About the only bright spot has been a bullpen that, buoyed by the young arms of Mike Morin, Cam Bedrosian and Greg Mahle, ranks fourth in the American League with a 2.68 earned-run average and third with a .206 batting average against. But even that is accompanied by a downside: closer Huston Street is on the DL with an oblique strain.
It’s a fine mess the Angels have gotten themselves into, and there is no quick or easy fix. A dearth of quality prospects makes it almost impossible to trade for an impact pitcher or fill holes on the big league roster from within.
Next winter’s free-agent class is one of the worst in recent history, especially for starting pitchers. Stephen Strasburg topped the list until he agreed to a seven-year, $175-million extension with Washington on Monday. That leaves Andrew Cashner and little else.
The Angels (13-18) have lost seven of nine and were five games off the American League West lead on Monday. Eppler, citing the resiliency the Angels showed in crawling back into contention last September, is not ready to give up and begin a fire sale. “We’re going to fight,” he said.
But if the Angels continue to slide as June and July approach, Eppler should take advantage of a seller’s market and begin trading big leaguers for prospects.
“I’m not even going to go there,” Eppler said Monday, when asked what he would do if the Angels were out of contention at the All-Star break. “I refuse to give up on this year. . . . We’ll get some pitching back, guys will return and recover, and we will compete.”
Some $40 million will come off the books with the expected departures of Jered Weaver and Wilson after this season, but the Angels still have about $90 million committed to four players plus Hamilton in 2017.
Moreno, whose misguided spending helped cause the current predicament — the Angels also lost two first-round picks for signing Pujols and Hamilton — may have no choice but to take a luxury tax hit if the Angels are to sign high-end free-agents next winter.

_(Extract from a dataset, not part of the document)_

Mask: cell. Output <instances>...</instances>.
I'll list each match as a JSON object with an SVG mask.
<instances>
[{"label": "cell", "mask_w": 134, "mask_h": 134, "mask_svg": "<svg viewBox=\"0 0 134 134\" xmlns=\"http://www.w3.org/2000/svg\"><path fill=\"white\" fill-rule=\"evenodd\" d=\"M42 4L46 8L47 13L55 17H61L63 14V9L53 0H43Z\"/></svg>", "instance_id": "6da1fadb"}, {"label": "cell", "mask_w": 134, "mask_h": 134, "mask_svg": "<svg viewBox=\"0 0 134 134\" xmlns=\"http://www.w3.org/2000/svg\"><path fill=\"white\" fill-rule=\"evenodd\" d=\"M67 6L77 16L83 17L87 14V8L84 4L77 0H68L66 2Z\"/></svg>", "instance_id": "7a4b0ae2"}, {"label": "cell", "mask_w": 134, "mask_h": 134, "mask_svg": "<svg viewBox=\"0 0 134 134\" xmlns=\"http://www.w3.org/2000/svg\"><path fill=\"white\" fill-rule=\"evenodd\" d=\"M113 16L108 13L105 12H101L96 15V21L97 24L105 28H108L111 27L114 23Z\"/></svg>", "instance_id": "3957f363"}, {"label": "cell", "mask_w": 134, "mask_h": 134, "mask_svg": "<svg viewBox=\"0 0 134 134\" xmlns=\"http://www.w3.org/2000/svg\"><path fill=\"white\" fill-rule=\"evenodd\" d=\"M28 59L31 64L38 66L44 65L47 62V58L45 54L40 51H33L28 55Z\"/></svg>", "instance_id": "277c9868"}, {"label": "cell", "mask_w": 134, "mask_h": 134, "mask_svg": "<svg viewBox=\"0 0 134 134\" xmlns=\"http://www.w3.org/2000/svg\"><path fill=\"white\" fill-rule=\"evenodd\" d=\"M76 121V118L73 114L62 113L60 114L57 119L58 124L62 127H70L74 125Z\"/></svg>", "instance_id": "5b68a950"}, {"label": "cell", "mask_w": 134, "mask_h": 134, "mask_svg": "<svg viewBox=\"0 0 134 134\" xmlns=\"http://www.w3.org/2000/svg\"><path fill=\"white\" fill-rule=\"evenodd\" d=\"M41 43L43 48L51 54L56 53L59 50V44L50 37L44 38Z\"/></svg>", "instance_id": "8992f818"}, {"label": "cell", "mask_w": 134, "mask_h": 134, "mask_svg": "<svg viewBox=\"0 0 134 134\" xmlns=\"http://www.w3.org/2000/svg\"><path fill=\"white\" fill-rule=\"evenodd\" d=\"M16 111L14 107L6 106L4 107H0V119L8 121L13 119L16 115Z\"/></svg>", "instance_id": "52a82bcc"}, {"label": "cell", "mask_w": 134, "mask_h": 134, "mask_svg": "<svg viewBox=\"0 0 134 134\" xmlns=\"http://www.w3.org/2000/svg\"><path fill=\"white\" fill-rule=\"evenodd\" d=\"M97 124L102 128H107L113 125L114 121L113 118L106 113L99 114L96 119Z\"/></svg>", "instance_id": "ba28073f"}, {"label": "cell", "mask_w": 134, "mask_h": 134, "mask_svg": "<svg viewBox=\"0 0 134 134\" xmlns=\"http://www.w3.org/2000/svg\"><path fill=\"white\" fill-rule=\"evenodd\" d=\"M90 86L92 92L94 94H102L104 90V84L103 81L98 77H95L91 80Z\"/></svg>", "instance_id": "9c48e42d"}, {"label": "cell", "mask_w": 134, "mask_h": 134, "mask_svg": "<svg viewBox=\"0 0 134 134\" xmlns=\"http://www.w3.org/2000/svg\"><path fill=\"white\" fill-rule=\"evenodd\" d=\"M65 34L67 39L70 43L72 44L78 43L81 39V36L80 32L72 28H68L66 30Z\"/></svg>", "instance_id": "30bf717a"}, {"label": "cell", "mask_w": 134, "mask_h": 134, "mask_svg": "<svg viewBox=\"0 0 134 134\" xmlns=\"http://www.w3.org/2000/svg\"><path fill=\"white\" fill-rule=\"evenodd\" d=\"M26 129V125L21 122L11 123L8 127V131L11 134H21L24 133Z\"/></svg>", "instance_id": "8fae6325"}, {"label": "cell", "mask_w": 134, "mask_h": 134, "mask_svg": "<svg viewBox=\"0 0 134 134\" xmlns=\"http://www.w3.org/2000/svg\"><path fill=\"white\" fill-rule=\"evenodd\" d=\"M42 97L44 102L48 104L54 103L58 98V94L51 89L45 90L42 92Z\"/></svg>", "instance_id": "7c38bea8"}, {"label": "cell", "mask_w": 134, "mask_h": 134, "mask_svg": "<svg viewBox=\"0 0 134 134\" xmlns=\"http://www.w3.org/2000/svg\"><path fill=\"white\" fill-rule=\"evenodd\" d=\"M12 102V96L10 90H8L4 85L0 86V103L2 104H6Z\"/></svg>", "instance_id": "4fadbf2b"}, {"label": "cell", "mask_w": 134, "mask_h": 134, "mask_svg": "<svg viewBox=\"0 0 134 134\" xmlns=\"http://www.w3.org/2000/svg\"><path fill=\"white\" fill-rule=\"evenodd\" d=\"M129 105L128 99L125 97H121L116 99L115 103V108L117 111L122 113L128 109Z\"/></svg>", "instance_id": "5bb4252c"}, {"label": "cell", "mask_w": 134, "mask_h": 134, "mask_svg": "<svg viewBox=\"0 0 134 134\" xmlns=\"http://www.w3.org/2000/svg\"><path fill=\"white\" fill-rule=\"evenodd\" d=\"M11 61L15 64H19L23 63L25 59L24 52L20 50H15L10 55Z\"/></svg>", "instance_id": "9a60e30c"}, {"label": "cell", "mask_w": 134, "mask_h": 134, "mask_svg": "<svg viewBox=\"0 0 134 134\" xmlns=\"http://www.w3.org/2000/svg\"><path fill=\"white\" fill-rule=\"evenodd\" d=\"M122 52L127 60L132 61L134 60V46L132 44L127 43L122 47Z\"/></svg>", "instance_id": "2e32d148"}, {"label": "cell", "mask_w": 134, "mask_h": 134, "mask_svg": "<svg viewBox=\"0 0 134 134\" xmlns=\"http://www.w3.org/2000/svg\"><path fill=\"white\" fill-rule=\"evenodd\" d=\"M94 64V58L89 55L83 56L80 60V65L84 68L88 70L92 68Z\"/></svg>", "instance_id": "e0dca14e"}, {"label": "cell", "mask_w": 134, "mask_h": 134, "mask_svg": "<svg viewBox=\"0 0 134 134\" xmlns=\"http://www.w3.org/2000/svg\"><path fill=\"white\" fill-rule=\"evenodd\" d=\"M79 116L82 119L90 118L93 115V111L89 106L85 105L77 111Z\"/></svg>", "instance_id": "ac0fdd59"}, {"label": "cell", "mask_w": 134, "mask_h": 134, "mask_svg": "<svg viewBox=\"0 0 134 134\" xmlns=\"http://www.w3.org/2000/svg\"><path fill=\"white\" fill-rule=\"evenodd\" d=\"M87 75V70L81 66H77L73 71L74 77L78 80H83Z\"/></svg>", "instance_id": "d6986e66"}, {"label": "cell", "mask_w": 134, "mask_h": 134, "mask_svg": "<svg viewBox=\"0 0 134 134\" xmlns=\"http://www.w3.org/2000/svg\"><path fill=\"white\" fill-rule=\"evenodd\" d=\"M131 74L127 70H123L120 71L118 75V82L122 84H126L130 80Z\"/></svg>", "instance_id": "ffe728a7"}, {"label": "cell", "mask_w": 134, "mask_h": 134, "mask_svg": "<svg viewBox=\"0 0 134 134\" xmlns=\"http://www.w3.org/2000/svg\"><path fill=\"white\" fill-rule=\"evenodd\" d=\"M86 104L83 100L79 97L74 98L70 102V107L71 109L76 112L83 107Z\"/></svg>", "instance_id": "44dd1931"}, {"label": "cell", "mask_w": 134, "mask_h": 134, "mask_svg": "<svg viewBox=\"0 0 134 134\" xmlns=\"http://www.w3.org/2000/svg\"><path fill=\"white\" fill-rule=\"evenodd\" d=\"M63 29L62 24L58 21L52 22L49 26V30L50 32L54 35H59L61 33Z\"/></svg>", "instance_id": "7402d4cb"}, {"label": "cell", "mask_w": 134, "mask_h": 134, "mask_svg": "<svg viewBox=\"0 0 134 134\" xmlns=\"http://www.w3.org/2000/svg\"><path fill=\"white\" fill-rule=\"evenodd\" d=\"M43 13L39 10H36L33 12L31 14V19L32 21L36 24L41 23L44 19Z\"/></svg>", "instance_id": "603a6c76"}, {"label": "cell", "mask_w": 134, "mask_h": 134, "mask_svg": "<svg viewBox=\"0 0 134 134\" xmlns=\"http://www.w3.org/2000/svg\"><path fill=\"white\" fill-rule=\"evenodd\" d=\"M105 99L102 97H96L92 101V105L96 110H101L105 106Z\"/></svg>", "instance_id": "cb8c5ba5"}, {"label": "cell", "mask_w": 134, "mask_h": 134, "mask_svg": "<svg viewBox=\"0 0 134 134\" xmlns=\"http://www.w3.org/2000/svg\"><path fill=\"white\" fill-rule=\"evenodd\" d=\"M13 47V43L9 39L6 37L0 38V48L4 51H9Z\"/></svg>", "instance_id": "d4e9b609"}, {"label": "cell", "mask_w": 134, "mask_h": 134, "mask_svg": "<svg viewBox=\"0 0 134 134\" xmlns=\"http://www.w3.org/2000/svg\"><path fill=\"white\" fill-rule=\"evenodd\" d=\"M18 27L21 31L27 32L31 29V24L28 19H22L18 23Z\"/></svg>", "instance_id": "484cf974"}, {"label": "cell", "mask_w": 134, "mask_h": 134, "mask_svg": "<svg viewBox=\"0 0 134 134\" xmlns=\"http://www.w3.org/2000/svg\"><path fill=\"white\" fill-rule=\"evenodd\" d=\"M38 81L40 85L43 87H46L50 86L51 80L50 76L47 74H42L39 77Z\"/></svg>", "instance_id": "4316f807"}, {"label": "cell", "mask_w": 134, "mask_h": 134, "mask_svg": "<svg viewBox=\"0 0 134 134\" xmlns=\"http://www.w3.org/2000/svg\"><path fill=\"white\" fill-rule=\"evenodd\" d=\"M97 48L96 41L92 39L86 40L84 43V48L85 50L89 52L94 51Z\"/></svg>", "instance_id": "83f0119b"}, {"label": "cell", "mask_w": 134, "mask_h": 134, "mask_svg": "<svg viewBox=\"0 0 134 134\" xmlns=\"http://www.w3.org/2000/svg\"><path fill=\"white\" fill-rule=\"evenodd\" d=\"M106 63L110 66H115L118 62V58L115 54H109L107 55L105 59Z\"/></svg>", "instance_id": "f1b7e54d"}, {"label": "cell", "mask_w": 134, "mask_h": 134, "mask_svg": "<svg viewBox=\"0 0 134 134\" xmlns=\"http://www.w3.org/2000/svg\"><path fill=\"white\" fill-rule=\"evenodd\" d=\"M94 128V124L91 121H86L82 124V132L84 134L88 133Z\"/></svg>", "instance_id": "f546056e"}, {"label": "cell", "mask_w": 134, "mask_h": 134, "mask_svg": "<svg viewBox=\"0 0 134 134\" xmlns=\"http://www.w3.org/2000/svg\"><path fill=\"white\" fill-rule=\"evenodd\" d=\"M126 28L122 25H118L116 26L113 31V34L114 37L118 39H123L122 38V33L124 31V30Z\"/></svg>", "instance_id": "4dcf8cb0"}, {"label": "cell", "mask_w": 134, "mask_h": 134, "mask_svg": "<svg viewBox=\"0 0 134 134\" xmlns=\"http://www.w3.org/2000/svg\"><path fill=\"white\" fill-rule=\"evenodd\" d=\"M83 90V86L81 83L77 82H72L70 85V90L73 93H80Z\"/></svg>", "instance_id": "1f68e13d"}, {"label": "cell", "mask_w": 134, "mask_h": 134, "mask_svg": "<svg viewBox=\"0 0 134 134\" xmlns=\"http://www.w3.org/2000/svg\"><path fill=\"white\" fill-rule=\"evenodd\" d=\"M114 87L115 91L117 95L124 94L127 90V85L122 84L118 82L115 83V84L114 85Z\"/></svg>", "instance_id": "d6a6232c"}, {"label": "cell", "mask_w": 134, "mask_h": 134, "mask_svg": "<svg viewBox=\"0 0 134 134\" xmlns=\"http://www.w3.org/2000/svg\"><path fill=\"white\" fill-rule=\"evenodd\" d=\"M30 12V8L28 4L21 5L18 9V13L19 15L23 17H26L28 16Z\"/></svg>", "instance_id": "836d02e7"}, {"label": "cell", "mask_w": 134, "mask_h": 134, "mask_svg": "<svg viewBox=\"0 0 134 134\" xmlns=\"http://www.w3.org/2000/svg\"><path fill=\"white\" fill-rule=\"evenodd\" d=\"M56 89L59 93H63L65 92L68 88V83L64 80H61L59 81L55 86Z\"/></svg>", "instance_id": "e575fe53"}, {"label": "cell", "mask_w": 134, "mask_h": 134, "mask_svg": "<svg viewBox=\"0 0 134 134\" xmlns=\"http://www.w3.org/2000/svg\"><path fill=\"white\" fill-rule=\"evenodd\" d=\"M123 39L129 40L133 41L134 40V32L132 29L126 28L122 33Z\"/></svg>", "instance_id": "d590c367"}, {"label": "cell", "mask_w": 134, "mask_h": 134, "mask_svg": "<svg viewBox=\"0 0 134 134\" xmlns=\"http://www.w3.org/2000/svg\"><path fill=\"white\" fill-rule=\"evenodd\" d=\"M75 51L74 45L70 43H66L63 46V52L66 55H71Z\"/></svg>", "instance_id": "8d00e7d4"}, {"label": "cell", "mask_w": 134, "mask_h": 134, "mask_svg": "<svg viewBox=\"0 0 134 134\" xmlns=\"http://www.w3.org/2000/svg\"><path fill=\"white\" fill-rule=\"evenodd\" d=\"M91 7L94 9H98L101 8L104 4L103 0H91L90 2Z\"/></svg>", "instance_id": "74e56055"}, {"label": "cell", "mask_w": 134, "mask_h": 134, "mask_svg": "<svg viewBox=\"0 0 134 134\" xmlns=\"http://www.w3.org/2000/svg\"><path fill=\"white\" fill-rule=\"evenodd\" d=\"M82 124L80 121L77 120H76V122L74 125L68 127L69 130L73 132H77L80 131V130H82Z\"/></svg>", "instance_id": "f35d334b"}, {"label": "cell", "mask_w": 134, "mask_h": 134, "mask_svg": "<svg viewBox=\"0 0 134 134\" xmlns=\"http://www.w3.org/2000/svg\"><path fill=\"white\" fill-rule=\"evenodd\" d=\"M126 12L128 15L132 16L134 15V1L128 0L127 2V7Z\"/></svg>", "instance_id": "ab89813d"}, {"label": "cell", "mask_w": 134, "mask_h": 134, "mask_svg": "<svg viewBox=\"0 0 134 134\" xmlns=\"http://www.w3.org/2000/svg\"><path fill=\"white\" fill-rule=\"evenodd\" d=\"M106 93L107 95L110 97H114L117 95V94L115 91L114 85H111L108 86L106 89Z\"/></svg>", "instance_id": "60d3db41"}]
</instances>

“We have some money clearing off at the end of this year, and we’ll allocate that with an eye toward our club year in and year out, and with an eye toward continuing to build,” Eppler said.
With any luck, Richards, Heaney and Skaggs will all be healthy by the end of 2017. Combined with some shrewd trades, free-agent signings and a few high draft picks, the Angels could be in a position to contend by 2018 or 2019.
If not? Only then should they consider trading Trout, whose six-year, $144.5-million contract expires after 2020. The Angels could net a bundle of young big leaguers and prospects for the star center fielder.
Perhaps, as a condition of a deal, they could ask the team acquiring Trout to take the final two or three years of Pujols’ 10-year, $240-million contract.
But those decisions are years away, and Eppler, the first-year GM who signed a four-year deal last fall, will have plenty of time to figure them out.
A more immediate concern for Eppler and the injury ravaged Angels: finding starting pitchers for Wednesday and Saturday night.